The Due Diligence process consists of the buyer’s review of the seller’s disclosures and any home inspections the buyer wants to make regarding the property:
- The physical condition of the property;
- The assessment of the roof, walls, and foundation; the condition of the plumbing, electrical, mechanical, heating and air conditioning systems and fixtures; the condition of all built in appliances;
In other words, the purpose of the home inspection is for the buyer to understand the condition of the property he or she is purchasing.
Here is what due diligence is not:
- It is not an opportunity for the buyer to reopen negotiations about the purchase price of the property.
- It is not an opportunity for the buyer to create a punch list of every tiny little defect, like a missing switch plate or screw, and ask the seller to repair each item.
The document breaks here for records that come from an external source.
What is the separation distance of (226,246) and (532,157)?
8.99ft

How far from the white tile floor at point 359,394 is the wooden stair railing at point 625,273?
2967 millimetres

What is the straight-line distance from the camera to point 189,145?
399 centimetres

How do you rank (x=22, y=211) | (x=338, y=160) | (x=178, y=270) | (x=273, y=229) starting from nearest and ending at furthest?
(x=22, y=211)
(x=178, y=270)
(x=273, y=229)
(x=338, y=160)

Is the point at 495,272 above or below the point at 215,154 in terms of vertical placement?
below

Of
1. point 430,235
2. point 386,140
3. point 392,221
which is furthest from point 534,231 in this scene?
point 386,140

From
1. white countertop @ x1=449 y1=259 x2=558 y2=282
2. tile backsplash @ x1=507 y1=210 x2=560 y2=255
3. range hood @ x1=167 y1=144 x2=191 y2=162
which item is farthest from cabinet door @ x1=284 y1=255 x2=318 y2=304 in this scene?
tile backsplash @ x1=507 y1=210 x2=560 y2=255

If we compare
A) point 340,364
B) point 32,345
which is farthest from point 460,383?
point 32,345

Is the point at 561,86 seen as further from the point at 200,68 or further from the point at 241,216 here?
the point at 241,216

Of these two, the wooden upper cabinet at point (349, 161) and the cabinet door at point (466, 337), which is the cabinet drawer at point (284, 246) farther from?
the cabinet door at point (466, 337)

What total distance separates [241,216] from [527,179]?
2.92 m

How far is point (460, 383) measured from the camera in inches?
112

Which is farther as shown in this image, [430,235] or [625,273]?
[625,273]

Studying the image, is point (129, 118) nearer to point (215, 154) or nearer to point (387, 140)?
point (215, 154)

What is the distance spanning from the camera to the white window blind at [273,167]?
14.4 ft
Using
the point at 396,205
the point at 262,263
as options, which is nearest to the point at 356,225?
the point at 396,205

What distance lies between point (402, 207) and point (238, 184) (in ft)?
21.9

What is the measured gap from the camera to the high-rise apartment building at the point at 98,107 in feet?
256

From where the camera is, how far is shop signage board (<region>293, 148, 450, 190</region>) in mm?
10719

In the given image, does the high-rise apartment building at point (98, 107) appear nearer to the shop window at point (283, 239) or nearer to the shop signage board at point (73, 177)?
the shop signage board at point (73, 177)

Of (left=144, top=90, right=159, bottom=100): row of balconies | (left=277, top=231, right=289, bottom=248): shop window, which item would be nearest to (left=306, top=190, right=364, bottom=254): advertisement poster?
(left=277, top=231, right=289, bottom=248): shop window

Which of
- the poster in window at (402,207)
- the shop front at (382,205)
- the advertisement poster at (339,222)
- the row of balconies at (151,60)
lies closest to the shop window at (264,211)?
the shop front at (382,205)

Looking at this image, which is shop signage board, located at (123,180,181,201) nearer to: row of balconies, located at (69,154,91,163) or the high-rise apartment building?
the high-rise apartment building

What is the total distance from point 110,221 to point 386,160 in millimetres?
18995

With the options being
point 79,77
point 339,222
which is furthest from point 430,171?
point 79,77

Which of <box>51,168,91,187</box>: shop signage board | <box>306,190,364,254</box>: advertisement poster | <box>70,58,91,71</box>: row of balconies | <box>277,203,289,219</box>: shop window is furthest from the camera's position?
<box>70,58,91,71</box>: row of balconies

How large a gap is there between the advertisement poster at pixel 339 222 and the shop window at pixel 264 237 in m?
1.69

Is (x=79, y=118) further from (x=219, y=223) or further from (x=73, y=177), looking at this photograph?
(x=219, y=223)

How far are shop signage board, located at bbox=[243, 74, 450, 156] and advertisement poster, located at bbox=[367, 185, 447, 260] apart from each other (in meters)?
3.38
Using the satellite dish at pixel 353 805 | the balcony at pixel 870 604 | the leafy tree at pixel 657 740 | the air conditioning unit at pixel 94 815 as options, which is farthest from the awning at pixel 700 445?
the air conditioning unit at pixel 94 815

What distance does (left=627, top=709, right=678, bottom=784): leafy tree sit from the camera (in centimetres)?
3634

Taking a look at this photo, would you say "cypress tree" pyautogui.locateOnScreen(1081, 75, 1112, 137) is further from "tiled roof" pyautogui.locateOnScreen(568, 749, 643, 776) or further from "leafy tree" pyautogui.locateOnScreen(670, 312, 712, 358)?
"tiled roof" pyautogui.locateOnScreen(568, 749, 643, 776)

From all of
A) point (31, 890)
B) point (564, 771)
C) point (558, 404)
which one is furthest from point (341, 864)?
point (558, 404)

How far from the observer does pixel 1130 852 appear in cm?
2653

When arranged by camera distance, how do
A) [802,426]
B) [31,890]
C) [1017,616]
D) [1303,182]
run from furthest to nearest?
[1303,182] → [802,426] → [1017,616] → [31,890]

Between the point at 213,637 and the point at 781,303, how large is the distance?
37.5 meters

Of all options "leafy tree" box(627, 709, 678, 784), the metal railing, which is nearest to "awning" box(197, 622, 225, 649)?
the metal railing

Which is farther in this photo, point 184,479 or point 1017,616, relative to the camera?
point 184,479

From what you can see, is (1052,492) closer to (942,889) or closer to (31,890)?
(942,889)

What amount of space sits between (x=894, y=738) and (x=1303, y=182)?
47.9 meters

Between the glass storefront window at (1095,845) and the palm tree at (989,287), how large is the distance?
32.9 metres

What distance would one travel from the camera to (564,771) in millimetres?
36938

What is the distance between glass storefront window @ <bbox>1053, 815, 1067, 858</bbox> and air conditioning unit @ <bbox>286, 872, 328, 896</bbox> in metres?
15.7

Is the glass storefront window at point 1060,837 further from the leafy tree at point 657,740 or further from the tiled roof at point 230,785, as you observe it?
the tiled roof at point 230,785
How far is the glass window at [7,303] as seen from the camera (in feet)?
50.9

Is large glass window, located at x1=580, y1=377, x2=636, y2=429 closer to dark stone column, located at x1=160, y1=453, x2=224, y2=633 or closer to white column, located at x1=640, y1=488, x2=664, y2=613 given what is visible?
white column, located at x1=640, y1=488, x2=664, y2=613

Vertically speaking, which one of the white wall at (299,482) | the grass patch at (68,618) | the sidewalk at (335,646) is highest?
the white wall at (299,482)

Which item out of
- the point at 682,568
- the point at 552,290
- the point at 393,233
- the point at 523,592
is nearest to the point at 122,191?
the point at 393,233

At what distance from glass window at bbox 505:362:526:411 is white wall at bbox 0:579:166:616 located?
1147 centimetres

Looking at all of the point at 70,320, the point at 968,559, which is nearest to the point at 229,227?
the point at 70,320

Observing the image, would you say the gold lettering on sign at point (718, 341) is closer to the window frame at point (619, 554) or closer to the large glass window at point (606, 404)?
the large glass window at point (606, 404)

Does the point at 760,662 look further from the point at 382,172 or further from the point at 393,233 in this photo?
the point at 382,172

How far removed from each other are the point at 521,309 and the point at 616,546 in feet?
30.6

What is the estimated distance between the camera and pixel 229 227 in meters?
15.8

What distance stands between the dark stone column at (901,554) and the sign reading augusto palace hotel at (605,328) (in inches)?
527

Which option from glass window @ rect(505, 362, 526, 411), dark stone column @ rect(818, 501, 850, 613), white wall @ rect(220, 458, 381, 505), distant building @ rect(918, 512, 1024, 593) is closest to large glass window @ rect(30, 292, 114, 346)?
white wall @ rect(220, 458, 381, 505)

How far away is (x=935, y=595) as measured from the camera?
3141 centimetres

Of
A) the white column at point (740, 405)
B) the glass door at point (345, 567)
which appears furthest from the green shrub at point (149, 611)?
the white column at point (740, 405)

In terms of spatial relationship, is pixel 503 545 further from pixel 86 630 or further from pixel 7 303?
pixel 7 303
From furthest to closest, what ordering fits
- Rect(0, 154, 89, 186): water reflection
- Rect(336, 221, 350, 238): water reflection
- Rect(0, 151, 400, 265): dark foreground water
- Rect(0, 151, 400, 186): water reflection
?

- It is not an opportunity to ask the seller to replace appliances, furnaces, boilers or water heaters because they are old. (I never sell a property without a home warranty so if these older appliances fail, they are essentially insured.)
What if the Home Inspection Process Reveals Major Defects?
If the inspection reveals a major defect that buyer and seller could not have factored into the original negotiation, then it may be reasonable for the seller to repair the defective item so that it is functional.
If you are planning on selling your home, it may be a good idea to order a home inspection so you can address any maintenance items up front instead of in the heat of Due Diligence.
If you are purchasing a home, factor the home’s condition into your offer. Even brand new homes are not perfect. The purpose of the Due Diligence process is for buyers to understand exactly what they are buying. It not to open up a second negotiation or for a seller to cure every minor defect within a home.